Ve o sırada bir ses yükseldi Zihnimde. Acı çekiyor muydu? Evet; ama daha çok meraklıydı. "Herkes seni umarsamazken , neden bu adam herkesin aksini yapıyor. Kaç gündür tanışıyorsunuz ki seni onlardan çok önemsiyor?" Susturamıyorum aklımdaki düşünceleri.  Ve susturmak gibi bir düşüncem de yok.
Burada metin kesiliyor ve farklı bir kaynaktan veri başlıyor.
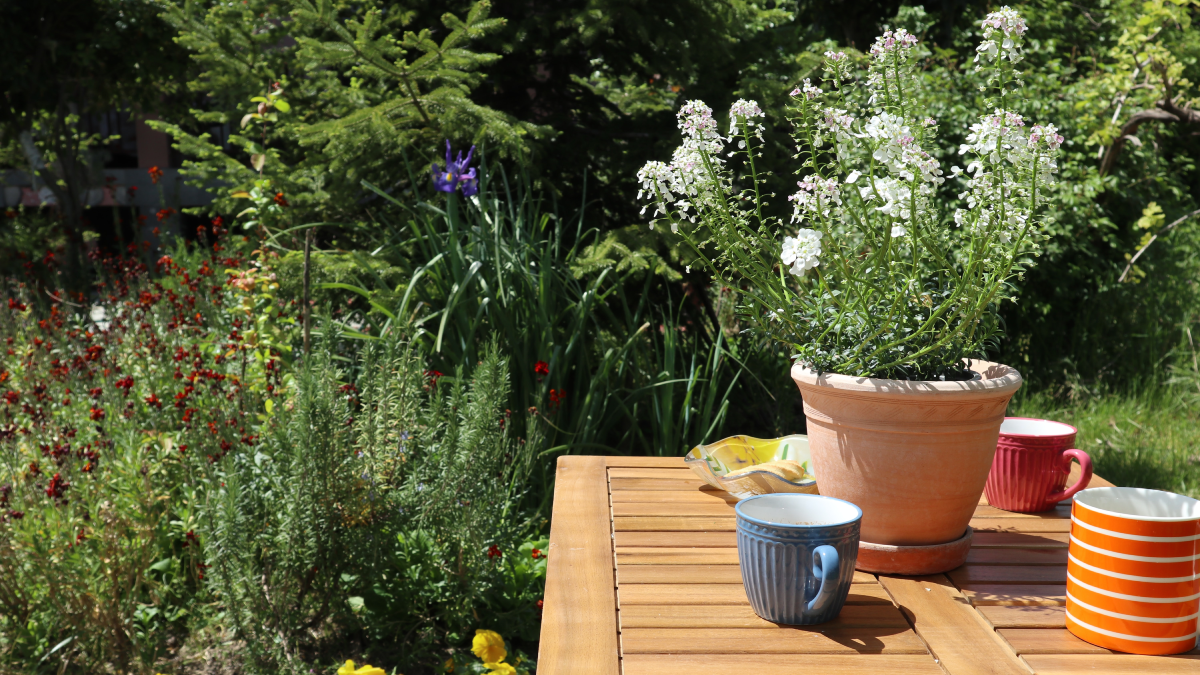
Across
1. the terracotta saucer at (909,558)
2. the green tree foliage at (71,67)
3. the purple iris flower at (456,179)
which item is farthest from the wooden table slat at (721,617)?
the green tree foliage at (71,67)

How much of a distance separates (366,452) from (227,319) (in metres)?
1.51

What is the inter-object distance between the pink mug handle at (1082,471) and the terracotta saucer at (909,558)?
0.24 m

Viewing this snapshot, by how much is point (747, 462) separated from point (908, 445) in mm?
496

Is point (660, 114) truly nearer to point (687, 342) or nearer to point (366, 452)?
point (687, 342)

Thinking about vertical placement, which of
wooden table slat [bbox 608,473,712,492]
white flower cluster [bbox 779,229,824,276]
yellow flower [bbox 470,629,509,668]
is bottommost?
yellow flower [bbox 470,629,509,668]

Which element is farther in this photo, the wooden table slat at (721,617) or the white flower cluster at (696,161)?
the white flower cluster at (696,161)

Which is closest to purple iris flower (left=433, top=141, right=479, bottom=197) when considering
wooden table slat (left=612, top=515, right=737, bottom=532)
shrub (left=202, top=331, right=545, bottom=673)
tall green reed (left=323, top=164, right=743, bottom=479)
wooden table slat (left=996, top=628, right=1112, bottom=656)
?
tall green reed (left=323, top=164, right=743, bottom=479)

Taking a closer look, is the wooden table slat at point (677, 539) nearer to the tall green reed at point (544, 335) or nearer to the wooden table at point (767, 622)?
the wooden table at point (767, 622)

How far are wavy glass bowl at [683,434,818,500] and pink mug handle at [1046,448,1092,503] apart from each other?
36 cm

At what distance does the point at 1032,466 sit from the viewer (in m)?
1.32

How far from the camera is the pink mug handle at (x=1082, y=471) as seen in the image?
125cm

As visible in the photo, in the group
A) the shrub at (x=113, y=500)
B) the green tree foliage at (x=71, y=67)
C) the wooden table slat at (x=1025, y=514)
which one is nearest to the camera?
the wooden table slat at (x=1025, y=514)

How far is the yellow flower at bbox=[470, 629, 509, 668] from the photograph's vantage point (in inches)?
67.5

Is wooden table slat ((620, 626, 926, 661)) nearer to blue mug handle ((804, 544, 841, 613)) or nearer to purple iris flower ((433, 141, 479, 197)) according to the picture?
blue mug handle ((804, 544, 841, 613))
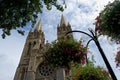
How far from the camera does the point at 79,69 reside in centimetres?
786

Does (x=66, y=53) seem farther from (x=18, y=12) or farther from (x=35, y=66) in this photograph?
(x=35, y=66)

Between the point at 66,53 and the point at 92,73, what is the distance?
1.39 meters

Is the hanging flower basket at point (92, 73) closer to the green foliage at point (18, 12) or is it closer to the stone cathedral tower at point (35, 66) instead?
the green foliage at point (18, 12)

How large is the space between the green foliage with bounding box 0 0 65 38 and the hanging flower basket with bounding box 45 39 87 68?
158 centimetres

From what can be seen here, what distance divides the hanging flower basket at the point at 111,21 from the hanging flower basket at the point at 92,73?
196 cm

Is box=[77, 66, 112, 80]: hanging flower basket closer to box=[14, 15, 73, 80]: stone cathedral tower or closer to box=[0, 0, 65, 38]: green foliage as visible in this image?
box=[0, 0, 65, 38]: green foliage

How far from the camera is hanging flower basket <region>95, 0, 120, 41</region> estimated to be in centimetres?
568

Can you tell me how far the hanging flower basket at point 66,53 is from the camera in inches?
312

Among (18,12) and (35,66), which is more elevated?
(35,66)

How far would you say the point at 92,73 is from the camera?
7.43m

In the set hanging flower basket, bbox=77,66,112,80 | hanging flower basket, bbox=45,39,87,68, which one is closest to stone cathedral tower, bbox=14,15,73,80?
hanging flower basket, bbox=45,39,87,68

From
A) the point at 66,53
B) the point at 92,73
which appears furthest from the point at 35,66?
Answer: the point at 92,73

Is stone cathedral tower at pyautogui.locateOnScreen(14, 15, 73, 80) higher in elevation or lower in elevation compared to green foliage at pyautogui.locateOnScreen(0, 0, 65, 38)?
higher

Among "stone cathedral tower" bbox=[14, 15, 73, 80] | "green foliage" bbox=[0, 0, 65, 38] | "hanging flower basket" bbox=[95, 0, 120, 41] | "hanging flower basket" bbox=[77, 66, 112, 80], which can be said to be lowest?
"hanging flower basket" bbox=[77, 66, 112, 80]
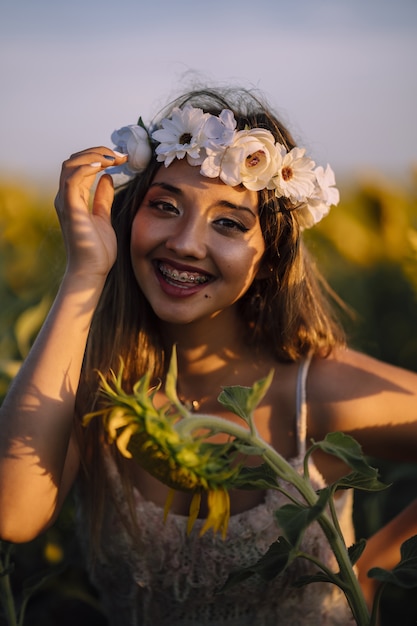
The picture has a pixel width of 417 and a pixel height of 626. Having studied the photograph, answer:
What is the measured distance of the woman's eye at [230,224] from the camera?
1.39 metres

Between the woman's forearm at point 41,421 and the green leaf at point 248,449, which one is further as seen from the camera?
the woman's forearm at point 41,421

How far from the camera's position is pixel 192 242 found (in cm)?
135

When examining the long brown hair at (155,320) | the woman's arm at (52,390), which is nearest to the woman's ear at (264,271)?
the long brown hair at (155,320)

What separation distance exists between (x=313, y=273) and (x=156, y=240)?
44 centimetres

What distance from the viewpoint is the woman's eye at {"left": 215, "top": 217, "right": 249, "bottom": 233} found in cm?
139

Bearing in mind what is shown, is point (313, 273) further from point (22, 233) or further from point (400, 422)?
point (22, 233)

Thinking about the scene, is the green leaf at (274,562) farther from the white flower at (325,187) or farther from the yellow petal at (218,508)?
the white flower at (325,187)

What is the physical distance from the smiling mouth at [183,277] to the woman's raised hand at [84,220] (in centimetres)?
10

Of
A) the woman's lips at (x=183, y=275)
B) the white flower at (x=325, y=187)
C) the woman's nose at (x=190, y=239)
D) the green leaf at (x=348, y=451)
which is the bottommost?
the green leaf at (x=348, y=451)

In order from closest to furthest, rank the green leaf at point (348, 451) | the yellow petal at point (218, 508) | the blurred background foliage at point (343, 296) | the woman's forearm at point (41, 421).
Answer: the yellow petal at point (218, 508)
the green leaf at point (348, 451)
the woman's forearm at point (41, 421)
the blurred background foliage at point (343, 296)

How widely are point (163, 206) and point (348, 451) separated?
699 millimetres

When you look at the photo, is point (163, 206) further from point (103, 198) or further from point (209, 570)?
point (209, 570)

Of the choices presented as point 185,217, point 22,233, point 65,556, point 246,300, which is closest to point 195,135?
point 185,217

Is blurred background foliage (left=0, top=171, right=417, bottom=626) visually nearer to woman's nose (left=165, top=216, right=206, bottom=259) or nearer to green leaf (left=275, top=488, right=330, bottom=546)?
woman's nose (left=165, top=216, right=206, bottom=259)
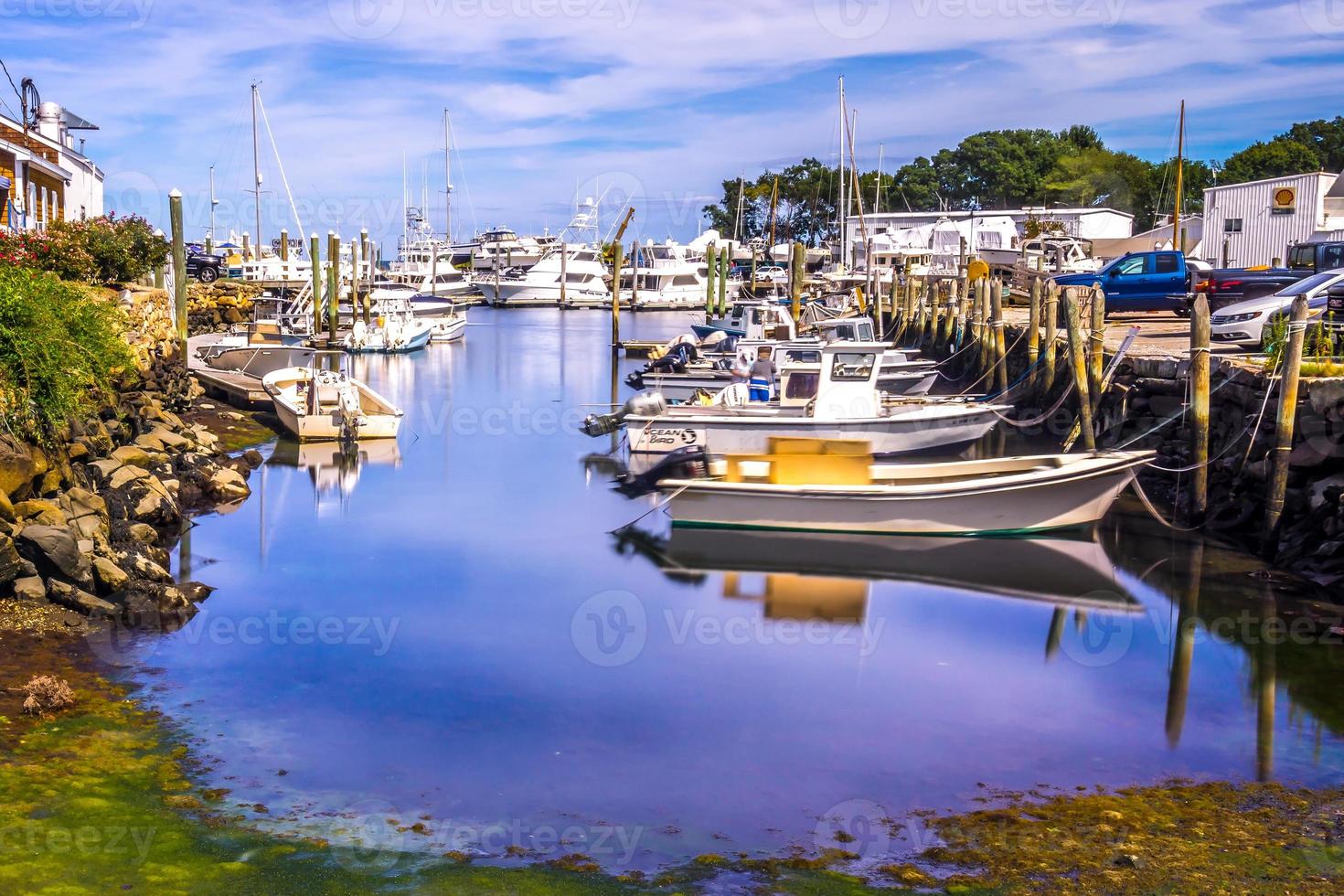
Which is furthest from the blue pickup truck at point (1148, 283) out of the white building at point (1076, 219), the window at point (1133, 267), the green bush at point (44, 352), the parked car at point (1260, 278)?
the white building at point (1076, 219)

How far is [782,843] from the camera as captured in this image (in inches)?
304

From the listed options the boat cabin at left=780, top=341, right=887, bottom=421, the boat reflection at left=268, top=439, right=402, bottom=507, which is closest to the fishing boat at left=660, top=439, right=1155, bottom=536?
the boat cabin at left=780, top=341, right=887, bottom=421

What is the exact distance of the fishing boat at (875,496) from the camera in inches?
614

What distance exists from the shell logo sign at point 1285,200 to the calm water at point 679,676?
25.8 meters

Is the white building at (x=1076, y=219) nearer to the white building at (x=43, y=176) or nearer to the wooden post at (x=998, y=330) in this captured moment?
the wooden post at (x=998, y=330)

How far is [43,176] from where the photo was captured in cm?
3338

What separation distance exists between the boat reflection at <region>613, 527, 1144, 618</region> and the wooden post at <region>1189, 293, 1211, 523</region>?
1558 millimetres

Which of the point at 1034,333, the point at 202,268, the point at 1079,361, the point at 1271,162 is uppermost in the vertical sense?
the point at 1271,162

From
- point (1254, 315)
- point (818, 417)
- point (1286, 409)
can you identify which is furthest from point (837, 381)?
point (1286, 409)

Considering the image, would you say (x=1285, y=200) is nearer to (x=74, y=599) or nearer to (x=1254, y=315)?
(x=1254, y=315)

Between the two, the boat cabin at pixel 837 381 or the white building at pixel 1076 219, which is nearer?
the boat cabin at pixel 837 381

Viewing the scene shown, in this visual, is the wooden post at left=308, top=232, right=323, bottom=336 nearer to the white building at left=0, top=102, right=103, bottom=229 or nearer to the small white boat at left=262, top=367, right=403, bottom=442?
the white building at left=0, top=102, right=103, bottom=229

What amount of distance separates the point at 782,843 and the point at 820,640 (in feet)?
16.8

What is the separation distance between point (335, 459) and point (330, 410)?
6.22ft
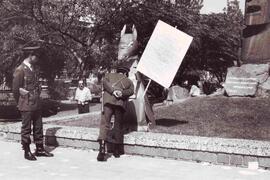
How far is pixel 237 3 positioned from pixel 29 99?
52.1 metres

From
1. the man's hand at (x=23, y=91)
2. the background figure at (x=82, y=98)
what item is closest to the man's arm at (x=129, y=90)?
the man's hand at (x=23, y=91)

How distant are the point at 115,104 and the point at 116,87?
27cm

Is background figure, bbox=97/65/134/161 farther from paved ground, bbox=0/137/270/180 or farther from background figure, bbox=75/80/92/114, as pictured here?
background figure, bbox=75/80/92/114

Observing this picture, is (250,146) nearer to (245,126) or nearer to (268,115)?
(245,126)

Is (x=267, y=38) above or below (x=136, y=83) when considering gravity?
above

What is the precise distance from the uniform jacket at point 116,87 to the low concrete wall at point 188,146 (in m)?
0.66

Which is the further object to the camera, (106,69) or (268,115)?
(106,69)

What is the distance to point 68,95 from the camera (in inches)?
1487

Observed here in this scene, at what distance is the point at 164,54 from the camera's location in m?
7.94

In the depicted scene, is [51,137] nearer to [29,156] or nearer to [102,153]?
[29,156]

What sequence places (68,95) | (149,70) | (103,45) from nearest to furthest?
(149,70)
(103,45)
(68,95)

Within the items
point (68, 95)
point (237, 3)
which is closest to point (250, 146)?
point (68, 95)

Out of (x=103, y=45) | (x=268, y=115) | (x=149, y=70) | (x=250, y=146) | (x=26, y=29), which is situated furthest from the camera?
(x=103, y=45)

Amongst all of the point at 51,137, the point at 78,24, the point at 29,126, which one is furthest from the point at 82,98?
the point at 78,24
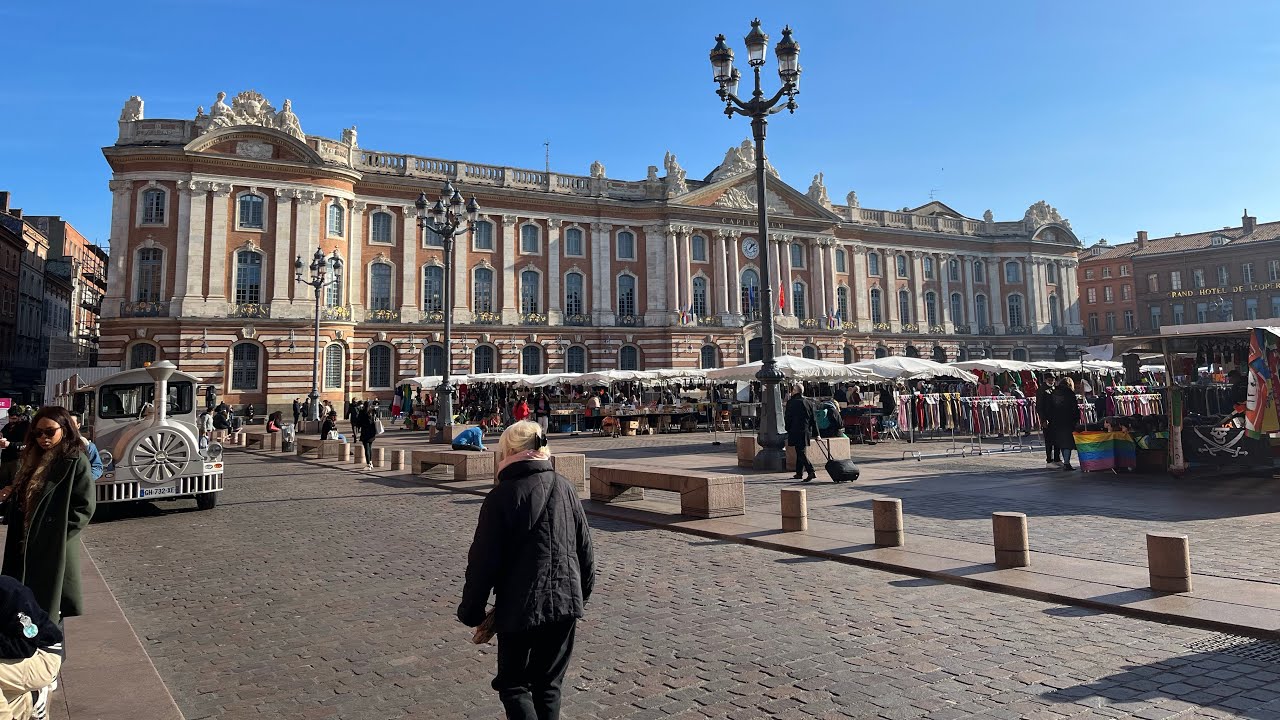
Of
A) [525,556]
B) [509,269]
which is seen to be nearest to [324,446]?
[525,556]

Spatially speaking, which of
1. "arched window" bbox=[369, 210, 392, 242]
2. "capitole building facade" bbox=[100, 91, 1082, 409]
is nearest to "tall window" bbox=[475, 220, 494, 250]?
"capitole building facade" bbox=[100, 91, 1082, 409]

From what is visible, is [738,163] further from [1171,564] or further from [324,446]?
[1171,564]

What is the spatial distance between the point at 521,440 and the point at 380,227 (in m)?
40.7

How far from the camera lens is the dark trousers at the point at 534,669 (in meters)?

"Sence seni neden önemsiyor?" Kulaklarımın içinde yankılanan ses tam olarak siyahlar içindeki ruhumundu. Oradaydı. Evimin kapısının hemen yanında.  Neden ise artık buraya ev demek tatsız bir his veriyordu.  Ve bunu o da duymuş gibi yüzünü buruşturdu o halim. Simsiyahtı.  Yine çok yıpranmış hatta hırpalanmış görünüyordu. Artık mavisi solmuş gözlerini kırpıştırdırıp yorgun yüzüyle evin kapısına baktığında orada dikilenin aslında kırılan ruhum olduğunu biliyordum. "Herkes sana sırtını döndü. Sanki o kadar korkunç bir duruma sen düşmek istemişsin gibi. Peki o neden seni böyle önemsemiyor?" Onu susturamıyor zihnim. Çünkü zihnimin ta kendisi karşımda tüm açık sözlüğü ve yıkılmışlığı ile dikiliyordu.  Gözlerini tam yanı başımda duran Alaz'a çevirdi.  Ve parmağıyla Alaz'ın göz bebeklerinin içini işaret ederken "onlarda kaydoluyorsun aptal?" Dedi." Hayır! Bunu yapmıyorum!" Diyemedim. Dişlerimi sıktım ve anlımda fing atan o düşünceleri bir tarafa fırlatmak için elimden geleni yaptım. Yaptım ama hiçbir işe yaramadı. Hiçbir işe yaramaycağını da biliyordum. Bu insan anatomisi gibi... Belli bir düzenleyip ve işler rayından çıktıkça ben de kendi anatomin dışına çıkmaya başladım. Aklım o kadar farklı detaylarda dolandı ki eksikliğimin , eksik kalmak zorunda bırakılan yanımın aslında hala yanı başımda olduğunu unuttum. Ve gözlerim kırpıştırırken anılar, anlar, sözcükler, çığlıklar , boş koridorun içindeki çıplak ayak seslerim, Karanlıktaki bir oraman ve o gece kadar siyah saçlar... Herşey birbirini kovaladı. Ve geriye dönüp bakmama sebeb oldu.